▶ **Task requirements**: Copy all of the data below word for word, but leave out the pictures.

Spatial data based on scenes:
___

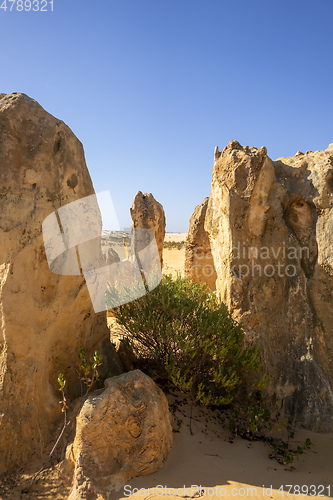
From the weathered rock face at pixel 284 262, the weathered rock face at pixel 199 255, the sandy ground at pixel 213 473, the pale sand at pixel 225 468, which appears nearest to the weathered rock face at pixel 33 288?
the sandy ground at pixel 213 473

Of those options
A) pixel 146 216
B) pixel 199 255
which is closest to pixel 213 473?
pixel 199 255

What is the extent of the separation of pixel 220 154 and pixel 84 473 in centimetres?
436

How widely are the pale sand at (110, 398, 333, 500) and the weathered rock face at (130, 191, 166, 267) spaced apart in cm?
673

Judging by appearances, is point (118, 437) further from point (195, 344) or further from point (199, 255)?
point (199, 255)

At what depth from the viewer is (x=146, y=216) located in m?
10.7

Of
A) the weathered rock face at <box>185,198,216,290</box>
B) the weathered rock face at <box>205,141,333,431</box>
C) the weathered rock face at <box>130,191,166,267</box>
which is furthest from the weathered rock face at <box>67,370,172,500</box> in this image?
the weathered rock face at <box>130,191,166,267</box>

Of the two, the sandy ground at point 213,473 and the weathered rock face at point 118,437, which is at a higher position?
the weathered rock face at point 118,437

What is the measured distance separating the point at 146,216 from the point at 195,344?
22.1ft

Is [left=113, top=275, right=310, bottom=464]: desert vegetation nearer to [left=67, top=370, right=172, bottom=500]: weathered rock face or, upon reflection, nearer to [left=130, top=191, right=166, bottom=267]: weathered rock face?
[left=67, top=370, right=172, bottom=500]: weathered rock face

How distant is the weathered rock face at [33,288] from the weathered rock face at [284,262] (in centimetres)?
202

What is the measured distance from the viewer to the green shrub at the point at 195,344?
4.25 metres

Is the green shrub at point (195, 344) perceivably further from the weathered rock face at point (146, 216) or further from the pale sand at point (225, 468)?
the weathered rock face at point (146, 216)

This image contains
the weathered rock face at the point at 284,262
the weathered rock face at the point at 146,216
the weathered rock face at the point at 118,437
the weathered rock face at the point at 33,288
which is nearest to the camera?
the weathered rock face at the point at 118,437

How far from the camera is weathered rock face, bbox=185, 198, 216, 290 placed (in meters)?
10.1
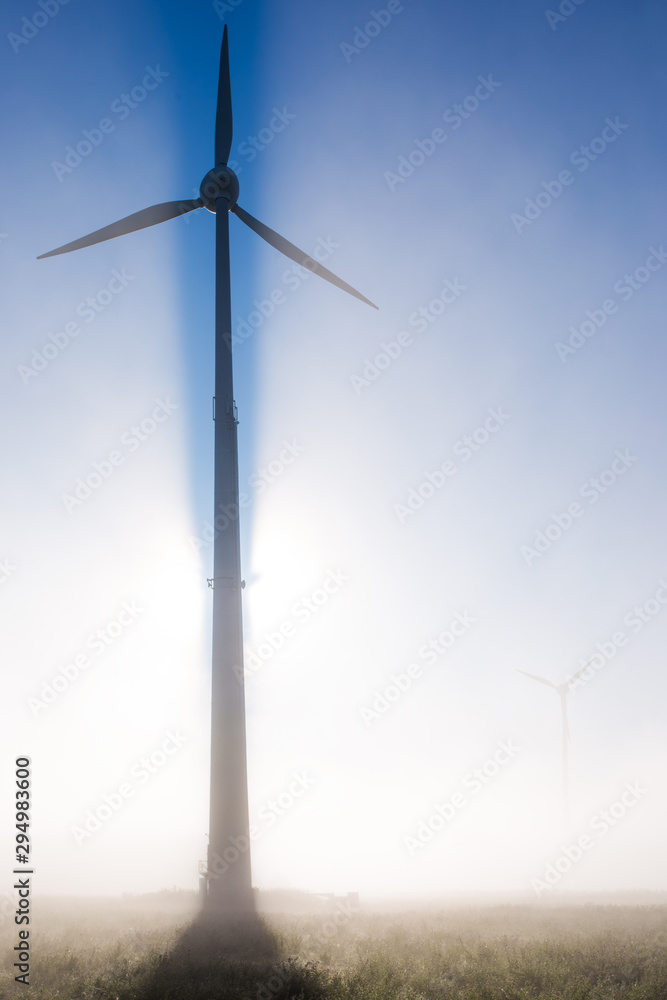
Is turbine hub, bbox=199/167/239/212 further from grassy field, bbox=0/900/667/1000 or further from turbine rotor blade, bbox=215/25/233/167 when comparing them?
grassy field, bbox=0/900/667/1000

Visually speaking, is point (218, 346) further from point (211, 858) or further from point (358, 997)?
point (358, 997)

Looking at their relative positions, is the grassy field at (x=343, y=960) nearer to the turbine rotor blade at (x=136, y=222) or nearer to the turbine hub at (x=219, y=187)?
the turbine rotor blade at (x=136, y=222)

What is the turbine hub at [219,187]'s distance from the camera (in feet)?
133

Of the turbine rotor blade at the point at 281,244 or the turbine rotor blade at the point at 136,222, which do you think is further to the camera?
the turbine rotor blade at the point at 281,244

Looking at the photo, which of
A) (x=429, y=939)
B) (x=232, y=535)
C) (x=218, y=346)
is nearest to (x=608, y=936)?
(x=429, y=939)

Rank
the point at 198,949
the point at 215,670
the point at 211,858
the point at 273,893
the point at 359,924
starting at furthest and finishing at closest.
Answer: the point at 273,893
the point at 215,670
the point at 211,858
the point at 359,924
the point at 198,949

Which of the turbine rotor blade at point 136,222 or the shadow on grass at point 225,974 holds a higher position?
the turbine rotor blade at point 136,222

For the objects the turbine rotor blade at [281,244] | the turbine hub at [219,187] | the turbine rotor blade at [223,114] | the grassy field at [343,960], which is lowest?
the grassy field at [343,960]

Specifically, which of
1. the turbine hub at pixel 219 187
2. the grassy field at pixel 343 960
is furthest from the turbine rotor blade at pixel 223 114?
the grassy field at pixel 343 960

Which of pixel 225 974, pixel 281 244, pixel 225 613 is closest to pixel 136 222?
pixel 281 244

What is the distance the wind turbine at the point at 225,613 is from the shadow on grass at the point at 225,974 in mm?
6795

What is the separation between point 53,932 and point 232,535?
51.6 ft

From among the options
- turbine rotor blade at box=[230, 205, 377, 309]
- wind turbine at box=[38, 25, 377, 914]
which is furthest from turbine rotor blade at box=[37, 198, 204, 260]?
turbine rotor blade at box=[230, 205, 377, 309]

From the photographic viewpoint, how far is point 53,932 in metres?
21.9
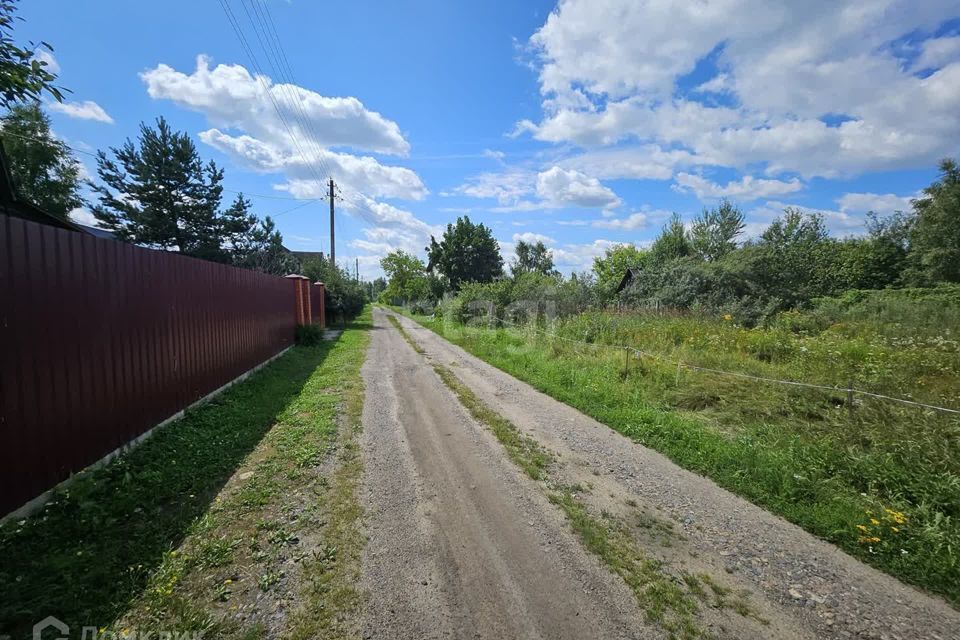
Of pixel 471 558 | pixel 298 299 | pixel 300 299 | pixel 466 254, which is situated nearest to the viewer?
pixel 471 558

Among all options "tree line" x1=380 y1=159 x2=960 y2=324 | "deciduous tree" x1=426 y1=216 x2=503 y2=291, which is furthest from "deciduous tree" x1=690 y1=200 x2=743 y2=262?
"deciduous tree" x1=426 y1=216 x2=503 y2=291

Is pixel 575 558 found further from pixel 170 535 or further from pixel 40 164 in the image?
pixel 40 164

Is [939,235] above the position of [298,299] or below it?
above

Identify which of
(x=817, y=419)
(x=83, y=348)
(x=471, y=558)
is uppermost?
(x=83, y=348)

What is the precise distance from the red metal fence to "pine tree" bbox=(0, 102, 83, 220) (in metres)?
22.4

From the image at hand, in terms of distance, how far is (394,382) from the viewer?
26.7 feet

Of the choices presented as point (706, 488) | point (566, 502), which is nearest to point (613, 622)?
point (566, 502)

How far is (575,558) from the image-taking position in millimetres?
2725

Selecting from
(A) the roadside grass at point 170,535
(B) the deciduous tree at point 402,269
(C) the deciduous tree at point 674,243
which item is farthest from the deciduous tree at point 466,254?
(A) the roadside grass at point 170,535

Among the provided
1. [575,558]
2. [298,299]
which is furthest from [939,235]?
[298,299]

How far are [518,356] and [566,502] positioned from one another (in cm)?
720

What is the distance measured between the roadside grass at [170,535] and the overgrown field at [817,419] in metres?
4.24

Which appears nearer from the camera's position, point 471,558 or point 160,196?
point 471,558

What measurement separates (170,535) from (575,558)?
9.82ft
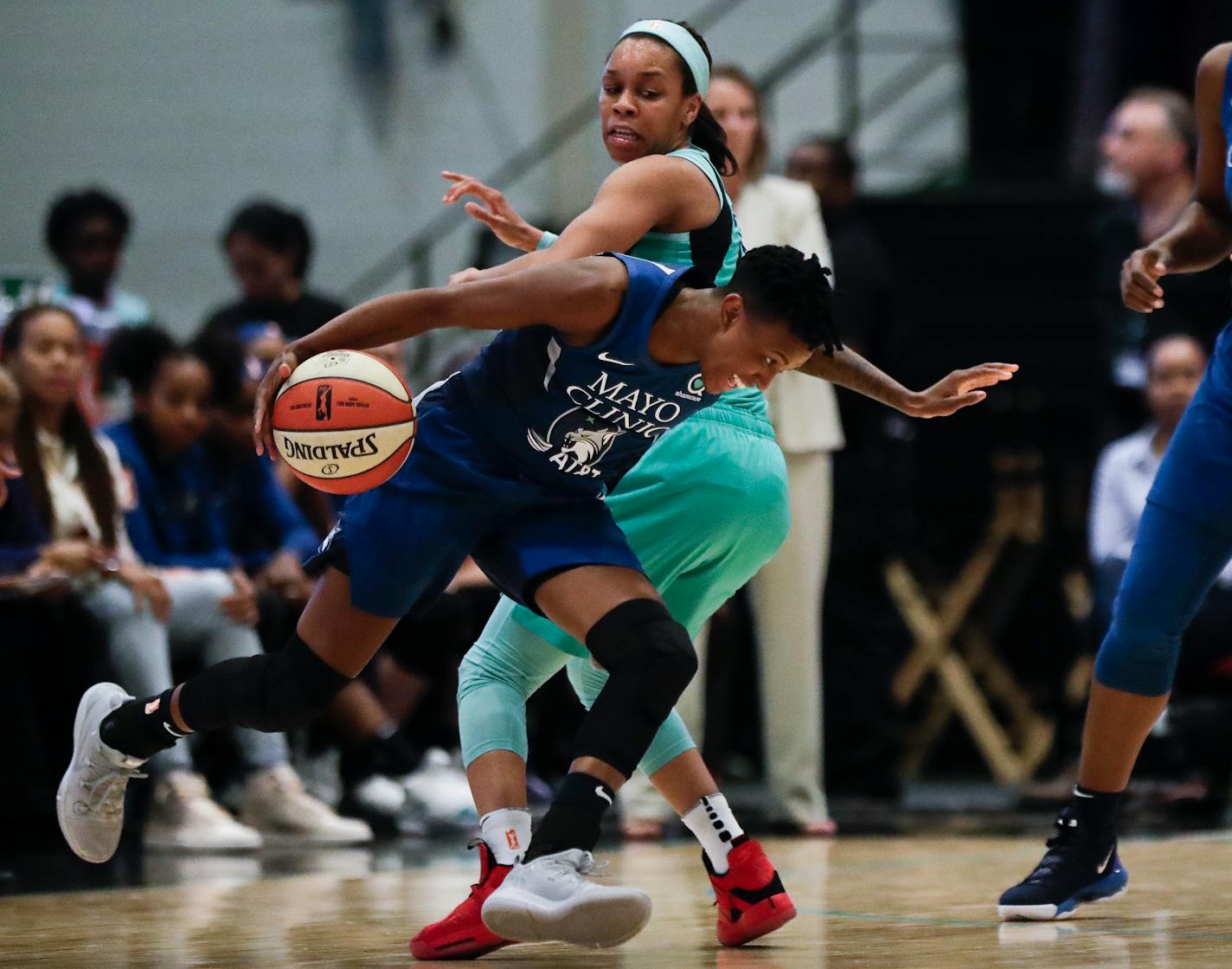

___

▶ **Solution to this exercise**:
From the weathered rock face at pixel 284 262, the weathered rock face at pixel 199 255, the sandy ground at pixel 213 473, the pale sand at pixel 225 468, which appears nearest to the weathered rock face at pixel 33 288?
the sandy ground at pixel 213 473

Of those options
A) pixel 146 216
B) pixel 199 255
which is closest to pixel 213 473?
pixel 199 255

What is the extent of the separation of pixel 220 154 and pixel 84 473 in centimetres?
436

How widely are the pale sand at (110, 398, 333, 500) and the weathered rock face at (130, 191, 166, 267) spaced apart in cm?
673

Judging by appearances, is point (118, 437) further from point (195, 344) or further from point (199, 255)?
point (199, 255)

At what depth from the viewer is (x=146, y=216) located in m?
10.7

Of
A) the weathered rock face at <box>185,198,216,290</box>
B) the weathered rock face at <box>205,141,333,431</box>
C) the weathered rock face at <box>130,191,166,267</box>
which is furthest from the weathered rock face at <box>67,370,172,500</box> in this image?
the weathered rock face at <box>130,191,166,267</box>

Of the two, the sandy ground at point 213,473 and the weathered rock face at point 118,437, which is at a higher position?
the weathered rock face at point 118,437

What is the measured distance separating the point at 146,216 from the point at 195,344?
22.1ft

Is [left=113, top=275, right=310, bottom=464]: desert vegetation nearer to [left=67, top=370, right=172, bottom=500]: weathered rock face or, upon reflection, nearer to [left=130, top=191, right=166, bottom=267]: weathered rock face?
[left=67, top=370, right=172, bottom=500]: weathered rock face

How distant is the weathered rock face at [33,288] from the weathered rock face at [284,262] (in centimetres)?
202

What is the measured distance from the viewer to the green shrub at the point at 195,344?
4.25 metres

Is the green shrub at point (195, 344) perceivably further from the weathered rock face at point (146, 216) or further from the pale sand at point (225, 468)?
the weathered rock face at point (146, 216)

This image contains
the weathered rock face at the point at 284,262
the weathered rock face at the point at 146,216
the weathered rock face at the point at 118,437
the weathered rock face at the point at 33,288
which is nearest to the camera?
the weathered rock face at the point at 118,437

How far from the camera is weathered rock face, bbox=185, 198, 216, 290 placed (in meters)?
10.1
Is turbine hub, bbox=199/167/239/212 further from grassy field, bbox=0/900/667/1000 or further from turbine rotor blade, bbox=215/25/233/167 when comparing them?
grassy field, bbox=0/900/667/1000

Visually speaking, is point (218, 346) further from point (211, 858) or further from point (358, 997)?
point (358, 997)

Looking at their relative positions, is the grassy field at (x=343, y=960) nearer to the turbine rotor blade at (x=136, y=222) or nearer to the turbine hub at (x=219, y=187)?
the turbine rotor blade at (x=136, y=222)

What is the turbine hub at [219,187]'s distance from the camera (in feet)?
133

Of the turbine rotor blade at the point at 281,244 or the turbine rotor blade at the point at 136,222, which do you think is further to the camera?
the turbine rotor blade at the point at 281,244

Looking at the photo, which of
A) (x=429, y=939)
B) (x=232, y=535)
C) (x=218, y=346)
is nearest to (x=608, y=936)?
(x=429, y=939)

Rank
the point at 198,949
the point at 215,670
the point at 211,858
the point at 273,893
the point at 359,924
starting at furthest and finishing at closest.
Answer: the point at 273,893
the point at 215,670
the point at 211,858
the point at 359,924
the point at 198,949

Which of the turbine rotor blade at point 136,222 or the shadow on grass at point 225,974 holds a higher position?
the turbine rotor blade at point 136,222

For the objects the turbine rotor blade at [281,244] | the turbine hub at [219,187] | the turbine rotor blade at [223,114] | the grassy field at [343,960], which is lowest?
the grassy field at [343,960]

Specifically, which of
1. the turbine hub at pixel 219 187
2. the grassy field at pixel 343 960
is furthest from the turbine rotor blade at pixel 223 114?
the grassy field at pixel 343 960

Which of pixel 225 974, pixel 281 244, pixel 225 613 is closest to pixel 136 222?
pixel 281 244

What is the distance the wind turbine at the point at 225,613 is from the shadow on grass at the point at 225,974 in mm?
6795

What is the separation between point 53,932 and point 232,535?
51.6 ft

From among the options
- turbine rotor blade at box=[230, 205, 377, 309]
- wind turbine at box=[38, 25, 377, 914]
which is furthest from turbine rotor blade at box=[37, 198, 204, 260]?
turbine rotor blade at box=[230, 205, 377, 309]

From the photographic viewpoint, how far is point 53,932 in metres?
21.9
Of pixel 471 558 | pixel 298 299 | pixel 300 299 | pixel 466 254, which is situated nearest to the viewer?
pixel 471 558

Among all options "tree line" x1=380 y1=159 x2=960 y2=324 | "deciduous tree" x1=426 y1=216 x2=503 y2=291, which is furthest from "deciduous tree" x1=690 y1=200 x2=743 y2=262?
"deciduous tree" x1=426 y1=216 x2=503 y2=291

Is pixel 575 558 found further from pixel 170 535 or further from pixel 40 164 in the image?
pixel 40 164

Is [939,235] above the position of [298,299] or below it?
above

Identify which of
(x=817, y=419)
(x=83, y=348)
(x=471, y=558)
is uppermost?
(x=83, y=348)

What is the precise distance from the red metal fence to "pine tree" bbox=(0, 102, 83, 220) (in metres)?
22.4

From the image at hand, in terms of distance, how far is (394,382) from the viewer?
26.7 feet

Of the choices presented as point (706, 488) | point (566, 502), which is nearest to point (613, 622)?
point (566, 502)

How far is (575,558) from the image-taking position in millimetres?
2725

Selecting from
(A) the roadside grass at point 170,535
(B) the deciduous tree at point 402,269
(C) the deciduous tree at point 674,243
which item is farthest from the deciduous tree at point 466,254?
(A) the roadside grass at point 170,535

Among the provided
1. [575,558]
2. [298,299]
which is furthest from [939,235]?
[298,299]

How far are [518,356] and [566,502] positioned from one another (in cm)?
720

What is the distance measured between the roadside grass at [170,535] and the overgrown field at [817,419] in metres?
4.24

Which appears nearer from the camera's position, point 471,558 or point 160,196?
point 471,558

What measurement separates (170,535) from (575,558)?
9.82ft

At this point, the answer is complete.